Costa Rica is disputing navigation rights in a 60-kilometre-area (35 mile-area) in the San Juan River which is under Nicaraguan sovereignty.

The Nicaraguan government has been harshly criticised for signing an agreement that would allow armed Costa Rican guards to travel in the river to take supplies to their border posts.

Nicaragua and Costa Rica are determined to put an end to a border dispute involving navigation rights in the San Juan River.

Nicaraguan president Arnoldo Aleman has toured the border region with his Defence Minister and other government and military officials.

The trip was meant as a show of Nicaraguan sovereignty over the San Juan River.

According to the 1858 “Cañas Jerez” treaty and the 1888 “Cleveland” declaration, Nicaragua has full sovereignty over the river.

Costa Rica, however, has commercial navigation rights in a 60-kilometre (35 mile) strait leading to the Caribbean Sea.

The dispute over navigation rights has been sparked by a series of incidents including the arrest of Nicaraguan soldiers in their territory by Costa Rican guards, illegal cattle and wood trafficking, fishing and illegal immigration from Nicaraguans into Costa Rica.

President Aleman reassured border residents that the San Juan River belongs to them.

SOUNDBITE: (Spanish)
“We’re also here – and why not say it – so that Nicaragua and the whole world know that we have a totally nationalistic government, that the San Juan River, from it’s origin in the great Nicaragua lake to its mouth in the Atlantic, is exclusively Nicaraguan.”
SUPER CAPTION: Arnoldo Aleman, President of Nicaragua

With a more ardent tone, the President added that they’ll continue to exercise full military control over the area.

SOUNDBITE: (Spanish)
“We can travel in our river with military and police. with or without weapons, because the San Juan River belongs to Nicaragua.”
SUPER CAPTION: Arnoldo Aleman, President of Nicaragua

A wave of harsh criticism has fallen over Aleman’s government after Defence Minister Jaime Cuadra signed an agreement last week that would allow armed Costa Rican guards to navigate the river.

The guards claim they need the route in order to take supplies to their border posts.

Opponents in Nicaragua say it is unconstitutional for foreign armed forces to penetrate Nicaraguan national territory.

There have already been reports of minor incidents between Costa Rican and Nicaraguan border patrols.

Nicaraguan border police claim that last Friday soldiers from a Costa Rican post fired some shots at a boat navigating the river.

SOUNDBITE: (Spanish)
“I think that maturity should prevail in this case.
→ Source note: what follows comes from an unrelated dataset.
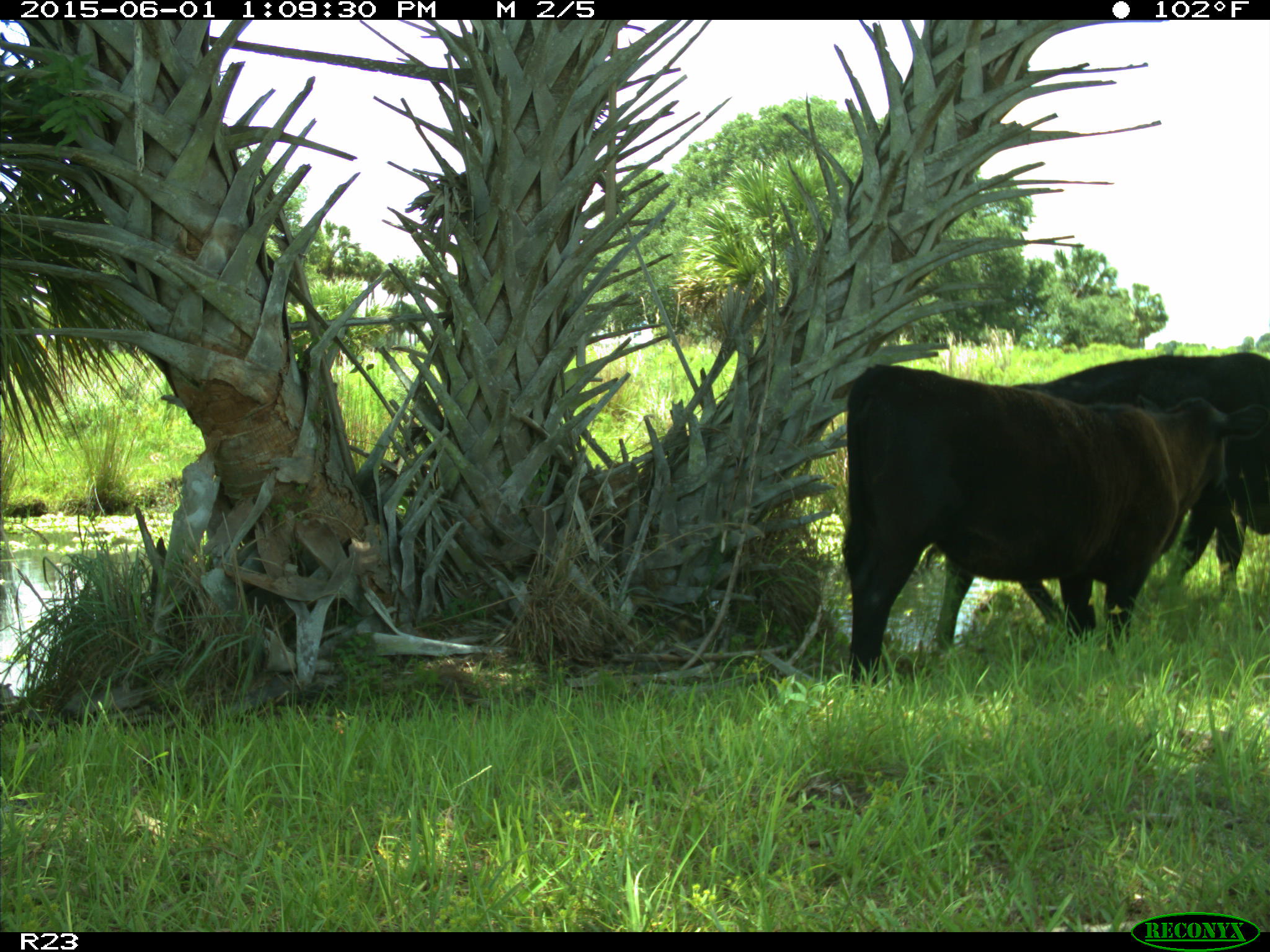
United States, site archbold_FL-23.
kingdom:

I immediately got in touch with Colonel Navarro, who’s the national chief of police in Costa Rica and he told me that they would take immediate action so that these incidents will never happen again. I think those problems have been surmounted for now.”
SUPER CAPTION: Lieutenant Colonel Orlando Tavarez, Military Chief of Southern Detachment

The military claims that Costa Rica has managed to open land routes to their border posts and that therefore they do not need to navigate the San Juan River.

Border residents have mixed feelings about the dispute.

SOUNDBITE: (Spanish)
“The river is ours, the ticos (Costa Ricans) cannot take it. It’s ours. Nicaraguans have the right not the ticos (Costa Ricans).”

SOUNDBITE: (Spanish)

Aleman has ordered vice-president Enrique Bolaños to head negotiations with Costa Rica to establish a strict set of navigation rules for Costa Rican guards.